Take the lines below between the one holding "Desde 2018 cae" and the one holding "La exclusión se", inclusive, and copy them exactly. Add nothing.

(Extracted page text data)
_ _ _

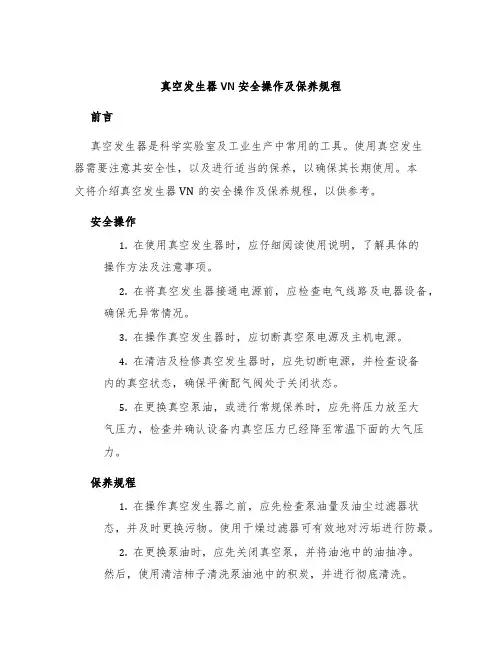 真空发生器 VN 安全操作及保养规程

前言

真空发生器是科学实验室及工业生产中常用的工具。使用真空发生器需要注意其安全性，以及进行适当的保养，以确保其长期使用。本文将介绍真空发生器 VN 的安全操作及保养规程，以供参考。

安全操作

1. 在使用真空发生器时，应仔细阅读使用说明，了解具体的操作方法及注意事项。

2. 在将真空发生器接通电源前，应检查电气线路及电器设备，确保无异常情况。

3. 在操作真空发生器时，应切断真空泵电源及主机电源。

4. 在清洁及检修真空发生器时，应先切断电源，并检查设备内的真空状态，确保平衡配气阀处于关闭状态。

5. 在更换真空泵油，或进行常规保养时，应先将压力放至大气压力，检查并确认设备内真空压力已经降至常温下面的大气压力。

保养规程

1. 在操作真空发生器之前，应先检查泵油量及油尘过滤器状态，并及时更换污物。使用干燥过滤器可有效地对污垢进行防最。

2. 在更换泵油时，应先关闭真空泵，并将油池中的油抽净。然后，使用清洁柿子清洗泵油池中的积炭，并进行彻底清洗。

_ _ _

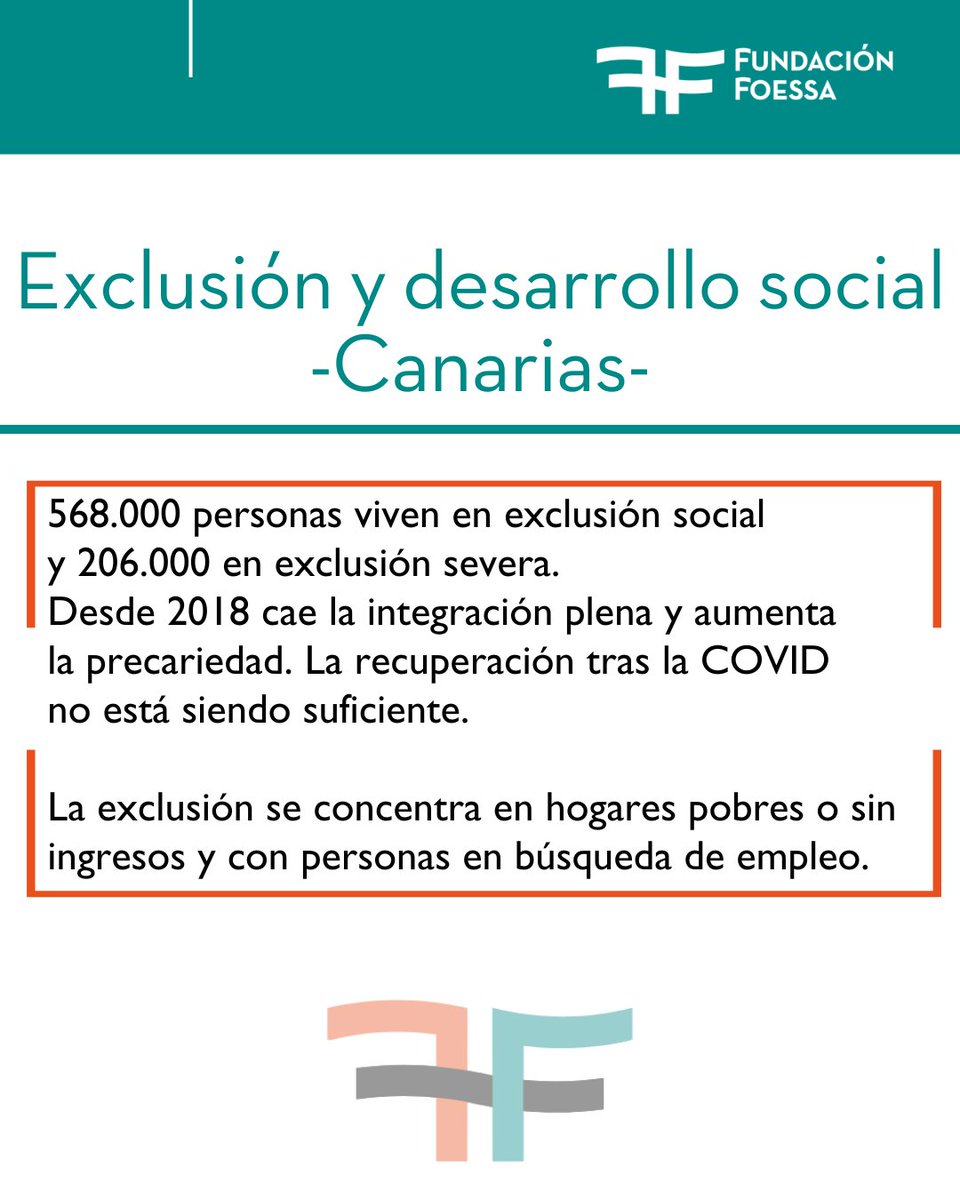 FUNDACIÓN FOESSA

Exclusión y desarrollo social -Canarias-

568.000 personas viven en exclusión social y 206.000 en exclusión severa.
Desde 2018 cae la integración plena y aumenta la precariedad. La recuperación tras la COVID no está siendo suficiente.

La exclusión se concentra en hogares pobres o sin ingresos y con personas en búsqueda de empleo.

_ _ _

RESULT →
Desde 2018 cae la integración plena y aumenta la precariedad. La recuperación tras la COVID no está siendo suficiente.

La exclusión se concentra en hogares pobres o sin ingresos y con personas en búsqueda de empleo.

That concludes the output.